### STORED DATA
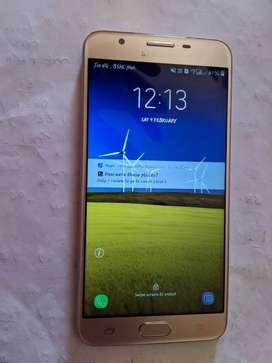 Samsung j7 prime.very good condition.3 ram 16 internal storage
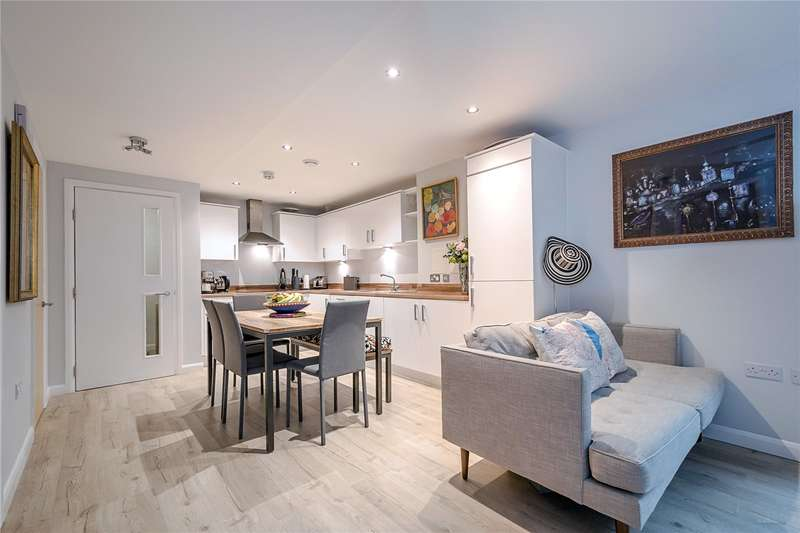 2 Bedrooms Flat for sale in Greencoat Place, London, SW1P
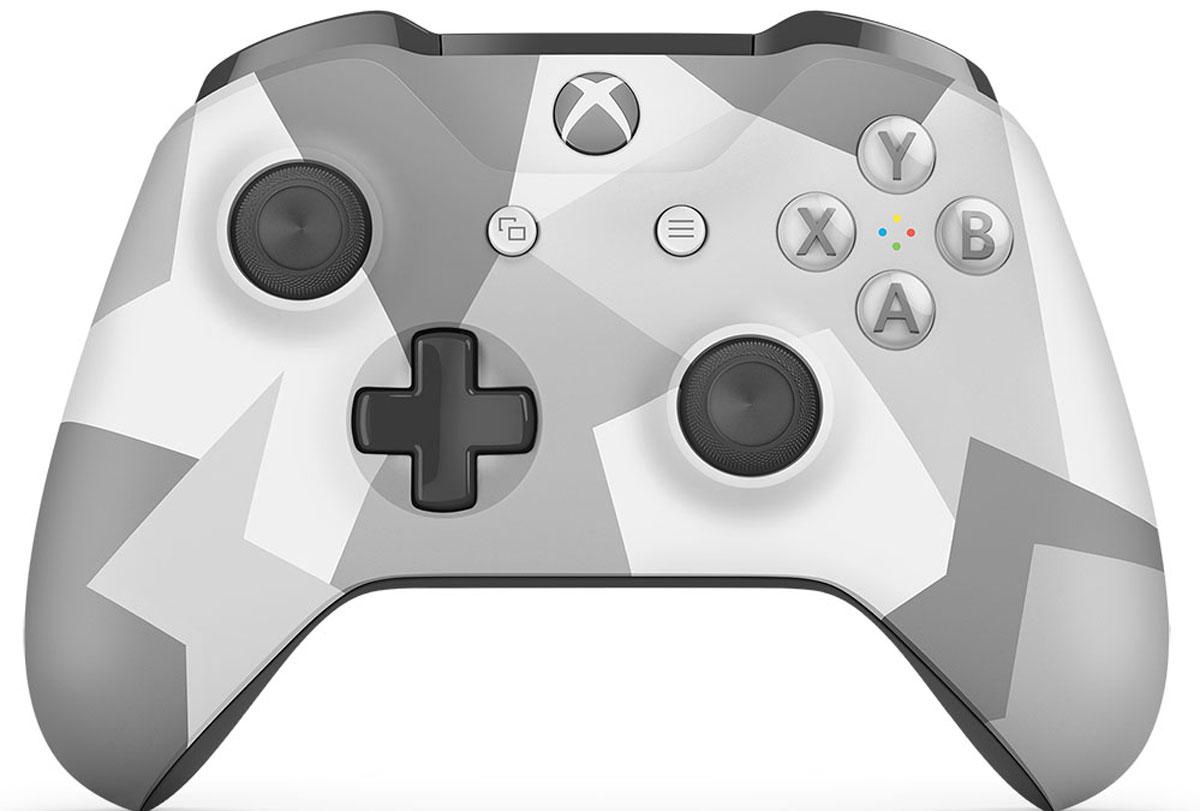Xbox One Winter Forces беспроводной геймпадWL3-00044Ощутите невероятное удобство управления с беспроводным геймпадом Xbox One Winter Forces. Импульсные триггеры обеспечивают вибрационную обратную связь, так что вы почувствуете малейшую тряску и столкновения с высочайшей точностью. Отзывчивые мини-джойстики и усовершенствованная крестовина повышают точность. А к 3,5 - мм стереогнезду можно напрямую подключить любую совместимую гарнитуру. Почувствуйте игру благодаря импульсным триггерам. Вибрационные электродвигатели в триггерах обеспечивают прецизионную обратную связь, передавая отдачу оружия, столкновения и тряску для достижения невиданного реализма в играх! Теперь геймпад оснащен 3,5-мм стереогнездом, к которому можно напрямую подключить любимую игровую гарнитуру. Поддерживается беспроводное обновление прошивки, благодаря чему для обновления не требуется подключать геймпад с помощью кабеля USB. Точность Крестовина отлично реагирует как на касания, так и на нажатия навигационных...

### EXERCISE PROMPT
Every line above goes into the copy unchanged; the pictures do not.

### EXERCISE OUTPUT
 Samsung j7 prime.very good condition.3 ram 16 internal storage
 2 Bedrooms Flat for sale in Greencoat Place, London, SW1P
Xbox One Winter Forces беспроводной геймпадWL3-00044Ощутите невероятное удобство управления с беспроводным геймпадом Xbox One Winter Forces. Импульсные триггеры обеспечивают вибрационную обратную связь, так что вы почувствуете малейшую тряску и столкновения с высочайшей точностью. Отзывчивые мини-джойстики и усовершенствованная крестовина повышают точность. А к 3,5 - мм стереогнезду можно напрямую подключить любую совместимую гарнитуру. Почувствуйте игру благодаря импульсным триггерам. Вибрационные электродвигатели в триггерах обеспечивают прецизионную обратную связь, передавая отдачу оружия, столкновения и тряску для достижения невиданного реализма в играх! Теперь геймпад оснащен 3,5-мм стереогнездом, к которому можно напрямую подключить любимую игровую гарнитуру. Поддерживается беспроводное обновление прошивки, благодаря чему для обновления не требуется подключать геймпад с помощью кабеля USB. Точность Крестовина отлично реагирует как на касания, так и на нажатия навигационных...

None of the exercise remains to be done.